Sept. 2 (HealthDay News) -- In what it calls the largest health-care fraud settlement in U.S. history, the Justice Department said Wednesday that pharmaceutical giant Pfizer Inc. and a subsidiary have agreed to pay a $2.3 billion penalty for illegally promoting certain drugs.
Those drugs included Bextra, part of a group of painkillers called Cox-2 inhibitors, which Pfizer pulled from the market in 2005 after reports of potential heart risks to patients.
The other drugs were Geodon, an antipsychotic; Zyvox, an antibiotic; and Lyrica, an anti-epileptic drug, the Justice Department said in a news release.
In each case, the Justice Department accused Pfizer of marketing the drugs for uses other than those approved by the U.S. Food and Drug Administration, a practice called "off-label" use.
According to the news release, the Food, Drug and Cosmetic Act stipulates that a company must "specify the intended uses of a product in its new drug application to FDA. Once approved, the drug may not be marketed or promoted for so-called 'off-label' uses."
Pfizer promoted Bextra for several uses and dosages not sanctioned by the FDA due to safety concerns, the Justice Department said.
As part of the settlement, Pfizer also agreed to enter into a so-called "expansive corporate integrity agreement" with the Department of Health and Human Services' Office of Inspector General.

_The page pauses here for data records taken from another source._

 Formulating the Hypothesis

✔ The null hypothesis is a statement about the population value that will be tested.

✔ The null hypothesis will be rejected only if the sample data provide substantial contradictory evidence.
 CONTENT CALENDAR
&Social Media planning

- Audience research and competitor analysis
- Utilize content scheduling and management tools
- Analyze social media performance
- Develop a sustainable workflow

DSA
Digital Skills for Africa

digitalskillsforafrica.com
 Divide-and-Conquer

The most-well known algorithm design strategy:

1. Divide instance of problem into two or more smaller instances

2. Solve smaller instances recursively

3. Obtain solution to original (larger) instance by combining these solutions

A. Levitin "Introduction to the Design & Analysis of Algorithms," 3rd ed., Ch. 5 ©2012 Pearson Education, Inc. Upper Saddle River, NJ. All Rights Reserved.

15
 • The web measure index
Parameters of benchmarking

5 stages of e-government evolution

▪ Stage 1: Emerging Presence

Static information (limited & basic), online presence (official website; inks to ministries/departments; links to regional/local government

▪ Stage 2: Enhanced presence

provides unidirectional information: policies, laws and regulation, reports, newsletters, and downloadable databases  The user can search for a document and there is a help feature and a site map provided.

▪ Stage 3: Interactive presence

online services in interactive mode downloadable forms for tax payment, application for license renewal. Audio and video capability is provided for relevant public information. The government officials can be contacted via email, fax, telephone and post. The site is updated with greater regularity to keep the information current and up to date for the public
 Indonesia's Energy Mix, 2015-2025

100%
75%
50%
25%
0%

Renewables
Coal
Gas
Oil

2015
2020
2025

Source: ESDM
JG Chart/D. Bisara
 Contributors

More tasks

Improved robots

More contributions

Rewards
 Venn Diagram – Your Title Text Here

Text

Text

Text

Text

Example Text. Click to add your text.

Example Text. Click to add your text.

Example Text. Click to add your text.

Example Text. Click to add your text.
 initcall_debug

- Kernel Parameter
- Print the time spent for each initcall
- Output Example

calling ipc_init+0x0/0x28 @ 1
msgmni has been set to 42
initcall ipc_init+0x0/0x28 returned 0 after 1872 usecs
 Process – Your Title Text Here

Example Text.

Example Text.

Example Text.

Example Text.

That agreement calls for the establishment of "procedures and reviews" designed to prevent a similar occurrence, the agency said.
"Today's landmark settlement is an example of the Department of Justice's ongoing and intensive efforts to protect the American public and recover funds for the federal treasury and the public from those who seek to earn a profit through fraud," Associate Attorney General Tom Perrelli said in the news release.
Kathleen Sebelius, secretary of the Department of Health and Human Services, said: "The Department of Health and Human Services will continue to seek opportunities to work with its government partners to prosecute fraud wherever we can find it. But we will also look for new ways to prevent fraud before it happens. Health care is too important to let a single dollar go to waste."
In a statement, Pfizer general counsel Amy W. Schulman said the agreement ends all "material pending matters" with the Justice Department. "This gives us a very important opportunity to put final closure on the universe of material open items involving our U.S.-based operations," she said, Bloomberg News reported.